The first group of characters, ASCII 1-31 are specifically non-character or non-print commands. So, they do nothing for creating passwords. Most password systems use letters and numbers also known as alpha-numeric characters. Many assume these characters are stored somewhere, either in a database or flat-file. But, since I know that a security checkpoint does not need to be saved to the database or flat-file, realized there was a lot more potential in creating a security portal, than a blurred ASCII Art rabbit {although it was really cute}. Adding the “unused characters”, created my own version of Captcha. I combined the units 32-47 + 58-64 + 91-96 + 123-126. Yes, I could have even applied the ASCII Extended units, up to 255. But because they are called HTML special characters, like copyright symbol or accented Latin, and do not appear on the keyboard itself, left them alone. Not that they cannot be used, they CAN! But it would make more work on the actual human and make me a Captcha monster -literally and figuratively. So, this added an additional 29 units to the available list of ASCII characters for a grand total of 88 characters out of 128, within the range of 32 and 128, respectively. The new probabilities or combos then are 7,744.

Scripting Web Page Security Measures

For the most part, a n00b programmer can design and implement their own web security system, using several approaches. And since the newer versions of Captcha are causing the not-so-visually impaired to become visually impaired, staring at those glyphs, have decided to think out of the box.

What are some of the ways to use the ASCII system to create security portals? Well, one way is to use the additional characters mentioned. This expands the password range from 3,481 to 7,744 -almost double. Sweet! Achieving this basically requires selecting the number of characters for output. They can be from one to eighty-eight characters in length. But 88 char is a bit excessive, not to mention most machines tend to stop reading an input-field after twenty characters, simply because it begins to eat up automated time-lines. Spammers do not want to get noticed. They want the fastest in-out possible, so they can move on to the next victim. I found that even groups work best, like 6 or 8 characters in length. A six-eight combo yields 36-64 probabilities per instance or display.

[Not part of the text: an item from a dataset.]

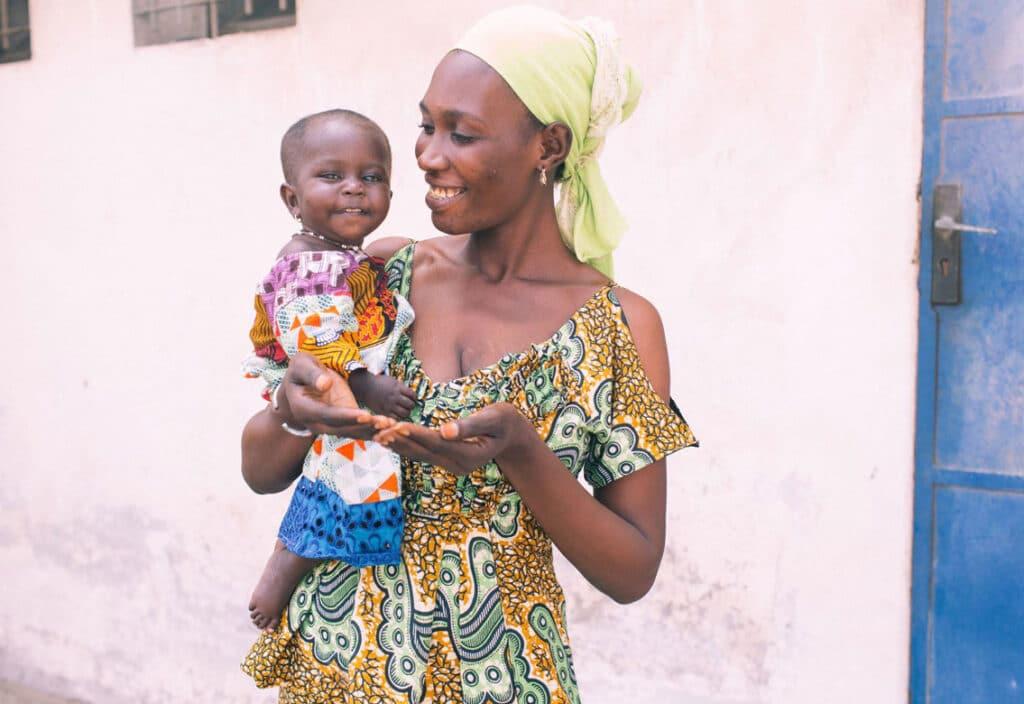 MKG Patientin Fatou auf dem Arm ihrer Mutter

One approach I used, which has been extremely effective, is to simply apply a static background color to the password display area. This is achieved by creating a SPAN next to the input-field and doing a little CSS majik. The output was quite clean, simple and readable by the average human. Because I wrapped the output in a span, it is unlikely a robot or automatic spammer would “look” for it. They usually look for “input type” names or pre~fill fields. The ouput script produced a combo of lowercase and uppercase letters, as well as, numbers and symbols. This alone reduced spam on one of my clients websites to zero. I kid you not. Another way using this same method was called forced highlight. The page background was white and security output color white. Just above the input-field, I made a notation for the visitor to highlight the area and read the code.

Brilliant! This made it even easier for the real human, because they could just copy-paste the security code in, and oblivious to the robot or spammer -who could not even see the text.

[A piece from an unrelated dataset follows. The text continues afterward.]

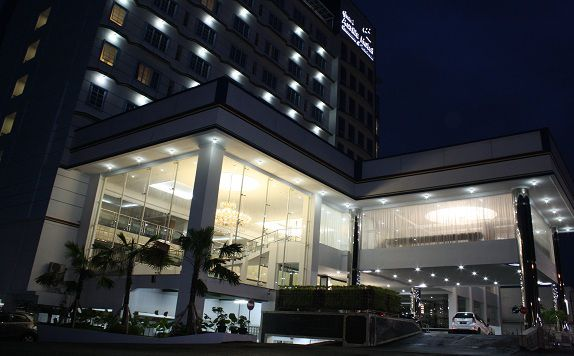 Eksterior di Grand Asrilia Hotel Convention & Restaurant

.comment span {background: rgb(50,100,150);
color: rgb(255,255,255);
padding:10px; font-size:14px;

The PHP Generator Script

With the aforementioned comes the need for the code, which you will use to create the output characters. It is very straight-up easy to do using PHP. What this means, in layman’s terms is: the code is executed or run either before the web page loads, when a button is clicked or the Enter Key pressed on your blessed keyboard. This is extremely beneficial to creating “hidden” commands and functions in 1.43 seconds of load-time. The code works like this:

  1. Create a command-line function to generate a random string of characters. The initial result is NULL, because there are no characters, yet. To create the character set -or string length- we use the FOR command.
  2. Calculate a RANDOM string of the ASCII characters between units 32 and 126. Again, you could include the glyphs and accented characters up to 255. The result now is relative to the selected number of random characters. We return the string result and give the generated characters a specific name (SNAP1). The key to making the entire script effective is in the last 3 bits of script. Executing the number of characters to display at load-time. In this case, it is six (6).
  3. Place a hidden field with this code echoed in it, to compare to the inputted text, by the visitor when the form is submitted. No bloating, no waiting, automatically generates the script (have yet to see the same output twice).
function generateRandomString($length)
{ $result=''; for($i=0; $i<$length;$i++)
{ $num=rand(32, 126); $result.= chr($num);}
return $result;}

Applying User/Member IPA as a Web Page Security Code

Up until now, we have focused on just one parent method of creating security measures for web pages using the ASCII or Key-Stroke approach. Which, by all accounts, is very effective for applying child-proof seals. The only draw back to this method is, of course, the character base itself. At some point, a machine or spammer can catch on to Captcha. Probably further demonstrates why they are coming up with new -and maddening- methods to blind the seeing. Nevertheless, another powerful approach is to use the visitor’s IPA, Internet Protocol Address. Every time someone visits a web page, their IPA is available for capturing.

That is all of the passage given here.